“…dans les prochaines semaines, la route ne sera plus un espace de tolérance implicite. Prévenir, contrôler, sanctionner : l’État veut reprendre la main, et faire reculer un bilan devenu intenable.”
Sur le bord des routes martiniquaises, les gyrophares ne sont plus seulement un signal d’arrêt : ils deviennent, en ce début d’année, un marqueur de fermeté. À l’occasion d’une série de points de contrôles routiers menés en présence du préfet Etienne Desplanques, les autorités ont voulu faire passer un message clair :
“la situation n’est plus acceptable, et la réponse sera à la fois plus visible, plus régulière et plus sévère.”

« Ils ne sont pas là seulement pour nous contrôler, mais pour notre sécurité »
Au fil des échanges avec des conducteurs interceptés, une même idée revient : le contrôle routier n’est pas uniquement vécu comme une contrainte, mais aussi comme une mesure de protection collective. Plusieurs automobilistes interrogés y voient une action de prévention utile, notamment pour repérer les comportements dangereux et stopper à temps des conducteurs potentiellement à risque.
L’un d’eux insiste sur le fait que ces contrôles permettent aussi « d’arrêter quelqu’un » avant qu’un drame ne survienne. Un autre, motard, décrit une procédure “normale” : présentation des papiers, vérification, questions sur la consommation d’alcool ou de stupéfiants. Pour ces usagers, le dispositif a un intérêt évident… et devrait être encore plus fréquent, notamment tôt le matin ou à des horaires où le risque est élevé.
2025 : 39 morts, le pire bilan depuis 2007
Le préfet dresse un constat sans détour : le bilan 2025 n’est pas satisfaisant. Certes, le nombre d’accidents est comparable aux années précédentes, mais leur gravité augmente nettement, avec 10% de blessés hospitalisés en plus et surtout 39 décès sur les routes, un niveau inédit depuis 2007.
Pour les services de l’État, ce chiffre est un signal d’alerte majeur. « Trente-neuf morts sur les routes, c’est trente-neuf de trop », résume le préfet, qui appelle à un réveil collectif.
Pensez-vous que les contrôles routiers doivent être renforcés en Martinique pour faire baisser le nombre de morts sur les routes ? (Oui / Non)
Prévention et sanctions : une stratégie assumée
Face à cette situation, l’État annonce une montée en puissance des contrôles dans les semaines et les mois à venir, aussi bien en zone police qu’en zone gendarmerie. Objectif : marquer le terrain, dissuader, sanctionner et faire reculer les comportements à risque.

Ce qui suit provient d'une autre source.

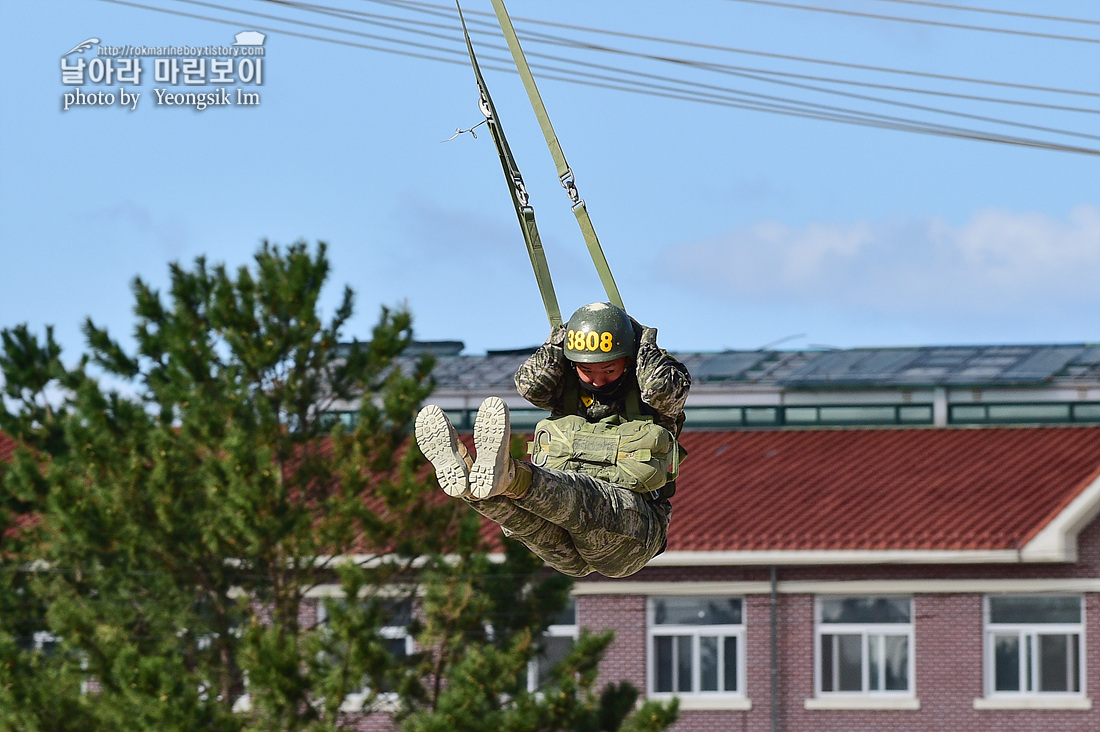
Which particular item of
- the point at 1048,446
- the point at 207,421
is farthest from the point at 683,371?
the point at 1048,446

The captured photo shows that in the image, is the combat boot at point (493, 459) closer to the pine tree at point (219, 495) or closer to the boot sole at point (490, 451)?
the boot sole at point (490, 451)

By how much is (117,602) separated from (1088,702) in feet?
53.3

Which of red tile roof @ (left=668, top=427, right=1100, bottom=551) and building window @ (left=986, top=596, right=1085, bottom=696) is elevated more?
red tile roof @ (left=668, top=427, right=1100, bottom=551)

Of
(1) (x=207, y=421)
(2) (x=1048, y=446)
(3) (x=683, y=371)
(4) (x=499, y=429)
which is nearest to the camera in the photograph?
(4) (x=499, y=429)

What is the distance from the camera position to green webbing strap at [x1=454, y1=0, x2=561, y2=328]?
11688 millimetres

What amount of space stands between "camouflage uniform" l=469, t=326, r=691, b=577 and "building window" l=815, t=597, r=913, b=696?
20.6 m

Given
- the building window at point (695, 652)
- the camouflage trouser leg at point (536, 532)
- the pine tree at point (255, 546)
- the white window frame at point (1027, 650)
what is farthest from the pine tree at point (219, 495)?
the camouflage trouser leg at point (536, 532)

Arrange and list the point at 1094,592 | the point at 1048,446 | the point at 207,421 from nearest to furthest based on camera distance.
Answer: the point at 207,421 → the point at 1094,592 → the point at 1048,446

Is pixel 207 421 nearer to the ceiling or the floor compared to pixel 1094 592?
nearer to the ceiling

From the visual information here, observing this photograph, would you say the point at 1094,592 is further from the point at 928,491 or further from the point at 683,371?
the point at 683,371

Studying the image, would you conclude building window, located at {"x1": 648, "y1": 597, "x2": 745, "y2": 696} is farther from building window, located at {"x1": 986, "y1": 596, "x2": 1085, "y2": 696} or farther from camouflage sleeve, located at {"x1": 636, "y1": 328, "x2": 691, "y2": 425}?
camouflage sleeve, located at {"x1": 636, "y1": 328, "x2": 691, "y2": 425}

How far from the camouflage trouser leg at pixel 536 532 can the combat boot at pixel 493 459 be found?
0.20m

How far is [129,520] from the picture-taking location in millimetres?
25688

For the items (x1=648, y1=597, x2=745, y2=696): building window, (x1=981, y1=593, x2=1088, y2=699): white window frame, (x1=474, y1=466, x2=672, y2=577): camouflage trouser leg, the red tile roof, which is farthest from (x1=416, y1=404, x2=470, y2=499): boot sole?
(x1=981, y1=593, x2=1088, y2=699): white window frame
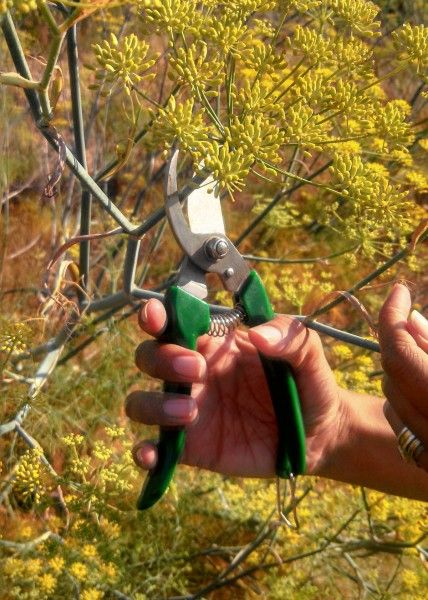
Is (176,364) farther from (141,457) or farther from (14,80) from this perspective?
(14,80)

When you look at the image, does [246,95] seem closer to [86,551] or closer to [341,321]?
[86,551]

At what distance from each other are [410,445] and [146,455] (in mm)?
441

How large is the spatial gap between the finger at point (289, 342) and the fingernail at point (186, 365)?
12 cm

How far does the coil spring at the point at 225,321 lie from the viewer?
1239mm

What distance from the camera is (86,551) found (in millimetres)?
1788

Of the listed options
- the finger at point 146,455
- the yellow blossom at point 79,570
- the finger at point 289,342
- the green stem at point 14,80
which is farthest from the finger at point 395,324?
the yellow blossom at point 79,570

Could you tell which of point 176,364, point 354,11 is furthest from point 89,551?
point 354,11

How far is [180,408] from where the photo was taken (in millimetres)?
1211

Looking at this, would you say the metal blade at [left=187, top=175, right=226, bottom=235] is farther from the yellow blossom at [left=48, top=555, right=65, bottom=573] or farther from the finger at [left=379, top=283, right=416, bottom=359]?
the yellow blossom at [left=48, top=555, right=65, bottom=573]

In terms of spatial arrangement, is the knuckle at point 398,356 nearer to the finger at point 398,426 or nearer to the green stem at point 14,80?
the finger at point 398,426

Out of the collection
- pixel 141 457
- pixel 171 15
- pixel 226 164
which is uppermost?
pixel 171 15

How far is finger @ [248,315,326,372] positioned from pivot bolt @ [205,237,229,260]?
14 centimetres

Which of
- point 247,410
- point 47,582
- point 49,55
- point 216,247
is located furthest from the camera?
point 47,582

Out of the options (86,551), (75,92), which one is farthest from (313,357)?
(86,551)
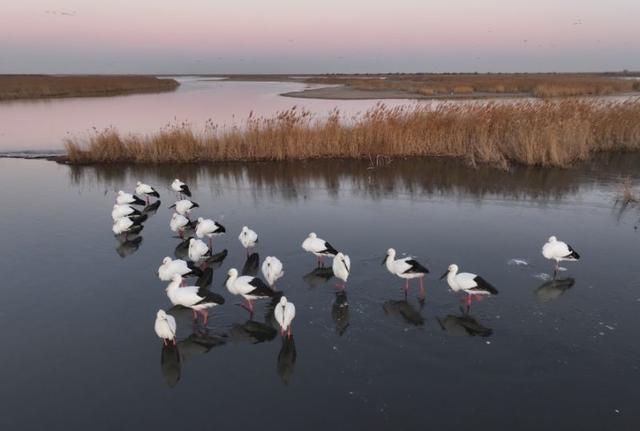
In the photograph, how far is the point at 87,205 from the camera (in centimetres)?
1405

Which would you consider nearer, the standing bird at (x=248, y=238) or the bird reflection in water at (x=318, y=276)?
the bird reflection in water at (x=318, y=276)

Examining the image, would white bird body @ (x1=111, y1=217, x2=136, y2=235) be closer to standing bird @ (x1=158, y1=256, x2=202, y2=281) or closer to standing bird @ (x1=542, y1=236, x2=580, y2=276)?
standing bird @ (x1=158, y1=256, x2=202, y2=281)

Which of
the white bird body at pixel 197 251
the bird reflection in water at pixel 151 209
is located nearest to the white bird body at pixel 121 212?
the bird reflection in water at pixel 151 209

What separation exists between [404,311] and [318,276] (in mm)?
1988

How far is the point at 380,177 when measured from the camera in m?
16.7

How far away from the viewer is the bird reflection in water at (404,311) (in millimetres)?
7489

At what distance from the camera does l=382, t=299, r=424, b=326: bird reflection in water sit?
24.6 ft

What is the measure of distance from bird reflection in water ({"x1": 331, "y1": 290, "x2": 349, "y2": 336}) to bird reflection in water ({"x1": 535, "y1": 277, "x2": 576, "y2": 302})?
3.07 metres

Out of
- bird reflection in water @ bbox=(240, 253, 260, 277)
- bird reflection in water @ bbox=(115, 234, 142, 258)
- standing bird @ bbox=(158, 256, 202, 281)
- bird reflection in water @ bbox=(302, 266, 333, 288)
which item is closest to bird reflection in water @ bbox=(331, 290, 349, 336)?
bird reflection in water @ bbox=(302, 266, 333, 288)

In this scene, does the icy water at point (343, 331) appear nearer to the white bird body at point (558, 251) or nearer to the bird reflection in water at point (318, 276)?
the bird reflection in water at point (318, 276)

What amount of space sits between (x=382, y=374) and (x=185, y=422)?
2.38 meters

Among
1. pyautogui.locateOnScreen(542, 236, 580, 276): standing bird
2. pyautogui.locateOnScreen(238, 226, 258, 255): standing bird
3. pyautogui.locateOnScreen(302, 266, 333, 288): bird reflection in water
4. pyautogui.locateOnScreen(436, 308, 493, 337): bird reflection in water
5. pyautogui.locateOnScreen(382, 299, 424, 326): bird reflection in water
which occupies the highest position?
pyautogui.locateOnScreen(542, 236, 580, 276): standing bird

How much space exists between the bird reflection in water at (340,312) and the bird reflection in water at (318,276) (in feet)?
1.95

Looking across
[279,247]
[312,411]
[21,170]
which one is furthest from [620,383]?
[21,170]
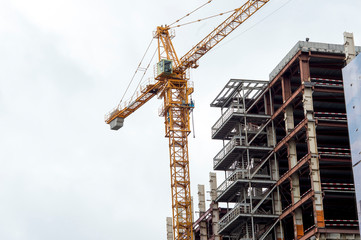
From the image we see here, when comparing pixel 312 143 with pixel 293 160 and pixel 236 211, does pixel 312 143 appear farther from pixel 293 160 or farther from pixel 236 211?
pixel 236 211

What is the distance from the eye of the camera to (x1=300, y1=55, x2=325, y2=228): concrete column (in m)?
109

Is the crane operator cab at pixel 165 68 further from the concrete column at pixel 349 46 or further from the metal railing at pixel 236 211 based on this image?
the concrete column at pixel 349 46

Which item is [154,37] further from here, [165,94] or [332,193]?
[332,193]

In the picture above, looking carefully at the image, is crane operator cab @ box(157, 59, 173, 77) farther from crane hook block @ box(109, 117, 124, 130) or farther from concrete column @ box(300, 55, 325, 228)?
concrete column @ box(300, 55, 325, 228)

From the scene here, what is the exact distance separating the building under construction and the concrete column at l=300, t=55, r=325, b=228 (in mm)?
119

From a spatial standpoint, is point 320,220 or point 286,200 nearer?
point 320,220

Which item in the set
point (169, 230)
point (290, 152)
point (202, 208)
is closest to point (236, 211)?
point (290, 152)

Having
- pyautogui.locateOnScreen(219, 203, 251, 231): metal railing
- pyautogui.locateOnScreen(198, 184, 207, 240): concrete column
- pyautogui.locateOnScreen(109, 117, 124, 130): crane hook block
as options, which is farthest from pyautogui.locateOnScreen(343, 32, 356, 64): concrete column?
pyautogui.locateOnScreen(109, 117, 124, 130): crane hook block

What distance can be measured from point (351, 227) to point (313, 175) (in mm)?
7744

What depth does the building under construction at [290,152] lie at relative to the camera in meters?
114

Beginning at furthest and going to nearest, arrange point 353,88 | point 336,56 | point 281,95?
1. point 281,95
2. point 336,56
3. point 353,88

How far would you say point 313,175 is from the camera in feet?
365

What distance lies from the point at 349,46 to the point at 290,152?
58.0ft

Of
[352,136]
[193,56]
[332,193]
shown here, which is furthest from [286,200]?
[193,56]
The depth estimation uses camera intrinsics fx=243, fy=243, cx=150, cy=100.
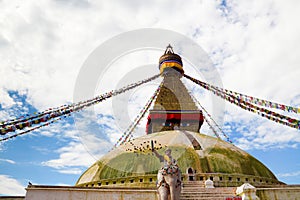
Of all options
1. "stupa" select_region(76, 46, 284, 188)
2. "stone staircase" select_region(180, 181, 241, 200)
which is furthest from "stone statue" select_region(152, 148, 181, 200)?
"stupa" select_region(76, 46, 284, 188)

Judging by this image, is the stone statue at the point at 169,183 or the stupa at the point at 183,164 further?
the stupa at the point at 183,164

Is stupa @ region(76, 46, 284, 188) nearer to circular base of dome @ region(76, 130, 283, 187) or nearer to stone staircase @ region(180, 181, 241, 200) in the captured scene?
circular base of dome @ region(76, 130, 283, 187)

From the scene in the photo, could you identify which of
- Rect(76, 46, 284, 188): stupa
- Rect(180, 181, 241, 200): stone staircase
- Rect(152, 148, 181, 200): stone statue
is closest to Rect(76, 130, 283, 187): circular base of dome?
Rect(76, 46, 284, 188): stupa

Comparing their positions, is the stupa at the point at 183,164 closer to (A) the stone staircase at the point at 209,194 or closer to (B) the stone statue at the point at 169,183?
→ (A) the stone staircase at the point at 209,194

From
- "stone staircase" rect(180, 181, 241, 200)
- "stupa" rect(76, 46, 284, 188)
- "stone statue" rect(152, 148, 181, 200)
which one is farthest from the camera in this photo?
"stupa" rect(76, 46, 284, 188)

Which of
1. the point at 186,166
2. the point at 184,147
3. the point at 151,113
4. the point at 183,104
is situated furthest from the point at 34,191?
the point at 183,104

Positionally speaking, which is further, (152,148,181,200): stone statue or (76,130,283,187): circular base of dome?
(76,130,283,187): circular base of dome

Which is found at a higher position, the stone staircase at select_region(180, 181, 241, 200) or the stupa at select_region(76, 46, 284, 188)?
the stupa at select_region(76, 46, 284, 188)

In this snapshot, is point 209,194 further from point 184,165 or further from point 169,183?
point 184,165

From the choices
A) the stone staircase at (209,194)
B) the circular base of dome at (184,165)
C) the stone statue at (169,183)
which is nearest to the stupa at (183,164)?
the circular base of dome at (184,165)

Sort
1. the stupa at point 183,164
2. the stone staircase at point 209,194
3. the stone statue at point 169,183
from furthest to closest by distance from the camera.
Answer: the stupa at point 183,164
the stone staircase at point 209,194
the stone statue at point 169,183

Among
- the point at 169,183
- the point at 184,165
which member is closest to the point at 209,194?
the point at 169,183

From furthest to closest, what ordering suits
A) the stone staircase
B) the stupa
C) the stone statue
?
the stupa
the stone staircase
the stone statue

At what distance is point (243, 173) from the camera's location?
12.8 meters
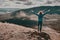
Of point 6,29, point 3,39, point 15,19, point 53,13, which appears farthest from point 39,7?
point 3,39

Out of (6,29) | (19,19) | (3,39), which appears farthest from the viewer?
(19,19)

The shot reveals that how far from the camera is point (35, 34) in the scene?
7684 millimetres

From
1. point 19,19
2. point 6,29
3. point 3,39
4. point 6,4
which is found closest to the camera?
point 3,39

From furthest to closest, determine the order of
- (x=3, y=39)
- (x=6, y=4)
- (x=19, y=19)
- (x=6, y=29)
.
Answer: (x=6, y=4) < (x=19, y=19) < (x=6, y=29) < (x=3, y=39)

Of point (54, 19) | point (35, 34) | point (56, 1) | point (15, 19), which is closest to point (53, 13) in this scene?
point (54, 19)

Le préfet insiste sur un équilibre : renforcer la prévention, mais aussi assumer la sanction, en particulier contre ce qui tue le plus sur les routes martiniquaises.
Alcool et stupéfiants : première cause
Il rappelle que la première cause d’accidents mortels reste l’alcool et les stupéfiants, avec une détermination à intensifier les dépistages et les interpellations.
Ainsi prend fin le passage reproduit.